Pendant que les commentateurs ne parlent que de sa bite (ce sera sans doute aussi le cas de mes collègues, notamment les femmes, demain) je retiens quelques paroles aux accents visionnaires : il a parlé de nos démocraties vieillissantes, de notre continent qui dans vingt-cinq ans sera dans un état désastreux avec des systèmes de protections sociales en loques et surtout de tous ces gouvernements sur une ligne de crête qui ne maitrisent plus les événements ... l'Europe "trop peu trop tard".

Je n'ai pas pu m’empêcher de faire un parallèle avec ce que je sais  de la décadence de l'empire romain et encore plus avec sa transposition dans la science fiction par Isaac Asimov dans son cycle "Fondation". Quand à la fin de l'empire tout se désagrège certains hommes de valeurs s'en rendent compte mais ne peuvent changer le cours des choses car le ferment de la décadence est aussi entré en eux et alors leur faiblesse intimes coupe leur élan.

Le vingt et unième siècle a commencé et ses contours commencent au bout de dix ans à apparaitre. Il faut toujours un peu de recul pour percevoir l'histoire en train de se faire. ce ne sera pas notre siècle, ni à nous démocraties vieillissantes et j'ajouterai pourrissant d'Europe, ni celui  des Etats-Unis qui s'épuisent à maintenir leur domination. A quoi ressemblera le monde dès l'heure où la Chine sera devenu la première puissance mondiale?

Ce soir en Allemagne les résultats des élections dans le land de Berlin étaient sans appel pour le parti libéral démocrate FDP, allié très retord de la chancelière Angela Merkel. Avec seulement 1,8% des suffrages exprimés il disparait de la chambre des députés de Berlin. Son très mignon secrétaire général, Christian Lindner, un jeune blond aux yeux bleus, tentait vaille que vaille de défendre les positions de son parti en déroute à l'occasion d'un débat sur la deuxième chaine allemande.

Il a assuré que son parti n'était pas devenu eurosceptique et a évoqué, chemin faisant,  des articles de la presse chinoise qui affirmaient que l'Europe était victime de son système démocratique qui l’empêchait d'agir vite et bien pour résoudre ses problèmes économiques.

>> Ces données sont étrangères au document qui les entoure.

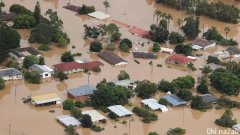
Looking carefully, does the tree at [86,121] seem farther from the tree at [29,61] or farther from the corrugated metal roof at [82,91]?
the tree at [29,61]

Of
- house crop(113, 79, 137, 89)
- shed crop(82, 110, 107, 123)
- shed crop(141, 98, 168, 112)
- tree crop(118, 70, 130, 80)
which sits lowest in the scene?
shed crop(82, 110, 107, 123)

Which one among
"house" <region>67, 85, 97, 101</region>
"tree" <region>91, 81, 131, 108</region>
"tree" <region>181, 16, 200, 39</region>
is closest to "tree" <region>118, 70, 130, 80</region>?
"house" <region>67, 85, 97, 101</region>

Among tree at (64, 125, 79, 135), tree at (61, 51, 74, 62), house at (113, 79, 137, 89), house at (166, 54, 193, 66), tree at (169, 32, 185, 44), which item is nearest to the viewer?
tree at (64, 125, 79, 135)

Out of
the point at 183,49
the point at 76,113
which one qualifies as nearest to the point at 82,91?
the point at 76,113

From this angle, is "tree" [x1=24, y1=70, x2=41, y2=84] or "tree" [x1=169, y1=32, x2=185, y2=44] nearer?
"tree" [x1=24, y1=70, x2=41, y2=84]

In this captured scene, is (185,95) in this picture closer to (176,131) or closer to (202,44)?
(176,131)

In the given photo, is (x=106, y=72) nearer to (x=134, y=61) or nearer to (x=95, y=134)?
(x=134, y=61)

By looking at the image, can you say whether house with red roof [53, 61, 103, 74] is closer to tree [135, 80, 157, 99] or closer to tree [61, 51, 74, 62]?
tree [61, 51, 74, 62]
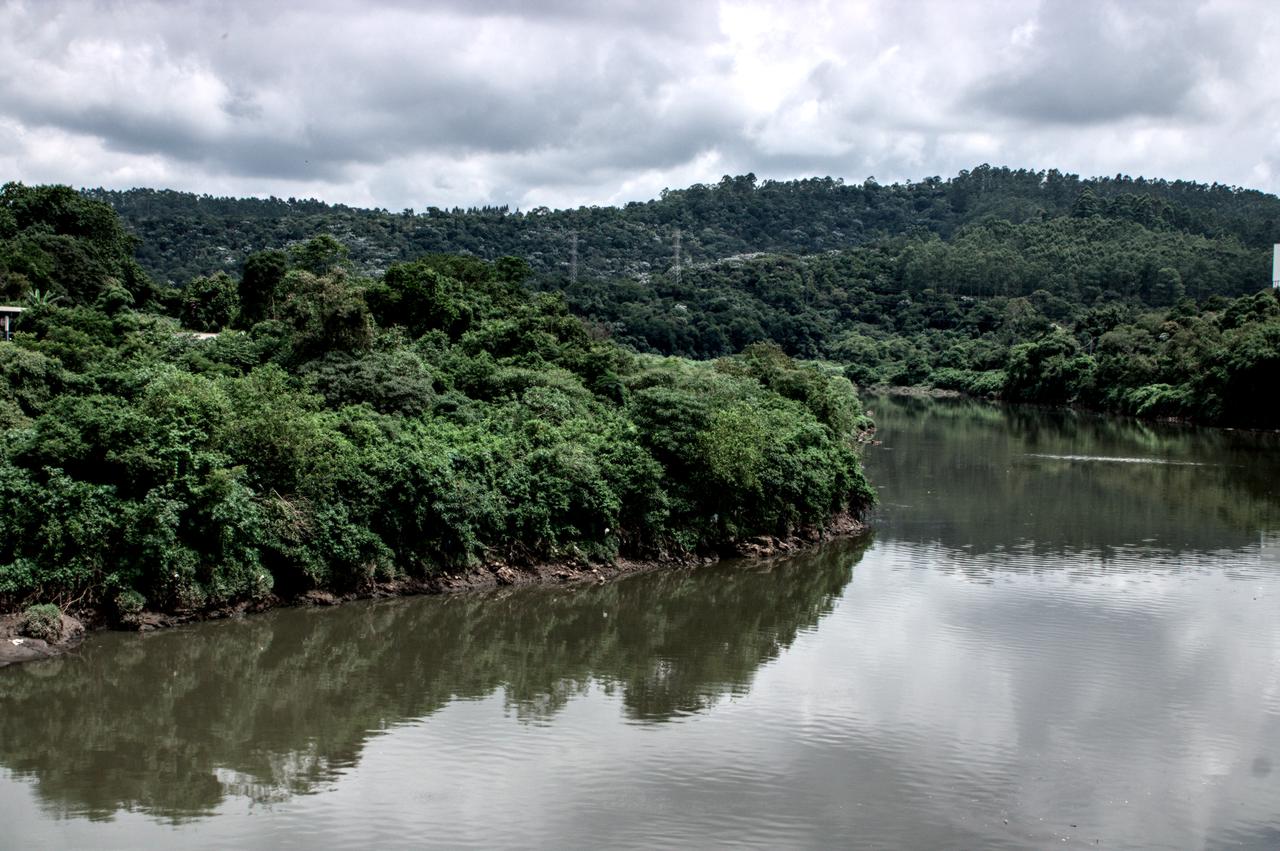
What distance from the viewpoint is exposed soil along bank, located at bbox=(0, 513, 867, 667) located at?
1833cm

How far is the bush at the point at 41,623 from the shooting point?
18266mm

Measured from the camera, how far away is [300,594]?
21.8 metres

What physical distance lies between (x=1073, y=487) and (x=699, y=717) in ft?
88.7

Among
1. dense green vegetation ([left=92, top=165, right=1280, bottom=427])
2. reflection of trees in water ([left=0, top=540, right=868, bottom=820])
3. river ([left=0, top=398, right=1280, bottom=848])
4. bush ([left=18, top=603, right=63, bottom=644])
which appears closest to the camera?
river ([left=0, top=398, right=1280, bottom=848])

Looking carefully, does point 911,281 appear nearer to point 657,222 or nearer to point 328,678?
point 657,222

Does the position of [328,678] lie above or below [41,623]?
below

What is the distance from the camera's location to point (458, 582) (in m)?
23.6

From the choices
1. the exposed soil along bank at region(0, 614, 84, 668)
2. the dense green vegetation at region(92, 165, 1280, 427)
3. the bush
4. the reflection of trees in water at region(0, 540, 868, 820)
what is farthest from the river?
the dense green vegetation at region(92, 165, 1280, 427)

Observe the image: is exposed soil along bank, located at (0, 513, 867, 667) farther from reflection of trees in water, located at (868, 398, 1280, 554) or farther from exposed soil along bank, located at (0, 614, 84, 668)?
reflection of trees in water, located at (868, 398, 1280, 554)

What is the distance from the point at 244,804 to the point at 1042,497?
30.3 m

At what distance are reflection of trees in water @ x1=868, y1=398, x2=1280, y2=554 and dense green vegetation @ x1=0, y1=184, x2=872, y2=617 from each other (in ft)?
12.3

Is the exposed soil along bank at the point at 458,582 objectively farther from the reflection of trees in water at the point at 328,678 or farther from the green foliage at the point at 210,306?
the green foliage at the point at 210,306

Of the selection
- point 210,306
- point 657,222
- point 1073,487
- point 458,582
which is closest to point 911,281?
point 657,222

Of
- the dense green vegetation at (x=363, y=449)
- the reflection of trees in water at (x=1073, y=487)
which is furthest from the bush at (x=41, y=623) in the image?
the reflection of trees in water at (x=1073, y=487)
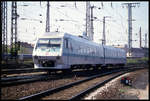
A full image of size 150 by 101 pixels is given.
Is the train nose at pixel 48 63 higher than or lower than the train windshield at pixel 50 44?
lower

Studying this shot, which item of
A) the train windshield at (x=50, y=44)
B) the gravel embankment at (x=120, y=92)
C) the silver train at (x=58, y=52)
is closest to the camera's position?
the gravel embankment at (x=120, y=92)

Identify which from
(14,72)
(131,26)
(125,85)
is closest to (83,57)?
(14,72)

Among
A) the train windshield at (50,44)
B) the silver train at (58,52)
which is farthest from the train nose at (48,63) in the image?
the train windshield at (50,44)

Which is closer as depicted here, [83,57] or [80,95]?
[80,95]

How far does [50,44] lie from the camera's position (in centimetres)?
1552

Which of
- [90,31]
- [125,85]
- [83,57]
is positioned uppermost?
[90,31]

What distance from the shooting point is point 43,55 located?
596 inches

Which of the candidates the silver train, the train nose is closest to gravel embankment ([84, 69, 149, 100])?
the silver train

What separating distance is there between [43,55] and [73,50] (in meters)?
2.58

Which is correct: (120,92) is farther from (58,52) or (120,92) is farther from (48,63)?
(48,63)

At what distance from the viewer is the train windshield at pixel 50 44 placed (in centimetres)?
1527

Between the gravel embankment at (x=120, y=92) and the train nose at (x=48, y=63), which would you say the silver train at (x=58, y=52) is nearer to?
the train nose at (x=48, y=63)

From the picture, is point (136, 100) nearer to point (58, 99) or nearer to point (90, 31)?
point (58, 99)

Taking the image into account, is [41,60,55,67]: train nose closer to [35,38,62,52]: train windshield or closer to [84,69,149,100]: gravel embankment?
[35,38,62,52]: train windshield
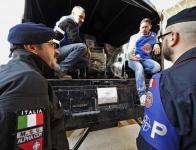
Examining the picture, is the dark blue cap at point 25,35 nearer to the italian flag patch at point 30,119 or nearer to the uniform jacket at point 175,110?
the italian flag patch at point 30,119

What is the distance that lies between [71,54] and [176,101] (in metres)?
2.18

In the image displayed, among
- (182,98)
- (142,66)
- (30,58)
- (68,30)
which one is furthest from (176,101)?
(142,66)

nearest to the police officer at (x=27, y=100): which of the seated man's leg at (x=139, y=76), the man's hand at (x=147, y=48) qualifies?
the seated man's leg at (x=139, y=76)

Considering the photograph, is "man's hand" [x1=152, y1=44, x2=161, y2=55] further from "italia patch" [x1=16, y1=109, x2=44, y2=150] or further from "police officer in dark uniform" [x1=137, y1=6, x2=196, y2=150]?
"italia patch" [x1=16, y1=109, x2=44, y2=150]

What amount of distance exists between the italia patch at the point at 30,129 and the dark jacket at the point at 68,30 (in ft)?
6.25

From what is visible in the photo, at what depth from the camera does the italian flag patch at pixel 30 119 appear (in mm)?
1338

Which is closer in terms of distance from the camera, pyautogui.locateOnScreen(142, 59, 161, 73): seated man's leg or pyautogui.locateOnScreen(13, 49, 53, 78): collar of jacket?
pyautogui.locateOnScreen(13, 49, 53, 78): collar of jacket

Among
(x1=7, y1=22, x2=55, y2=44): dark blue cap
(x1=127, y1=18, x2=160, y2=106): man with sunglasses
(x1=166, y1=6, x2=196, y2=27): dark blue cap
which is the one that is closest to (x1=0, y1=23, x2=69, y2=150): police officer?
(x1=7, y1=22, x2=55, y2=44): dark blue cap

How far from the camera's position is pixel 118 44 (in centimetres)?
446

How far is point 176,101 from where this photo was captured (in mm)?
1130

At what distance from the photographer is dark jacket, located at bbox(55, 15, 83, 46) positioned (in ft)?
10.5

Cela m'a fait penser aux critiques des régimes autoritaires dans les années trente du vingtième siècle à l'encontre de la France et de la Grande Bretagne.

L'histoire ne se répète pas et le passé éclaire imparfaitement le présent. Mais quand un grand pays qui a été si humilié pendant cent-cinquante ans comme la Chine retrouve de sa puissance on peut légitimement redouter que l'heure des comptes soit venu.

J'écris ces lignes en sachant pertinament qu'elles ne seront pas lues et d'une certaine manière cela vaut mieux car je ne suis expert en rien.

Je pressens plus que je ne comprends les choses et je ne crois qu'à demi à mes pressentiments.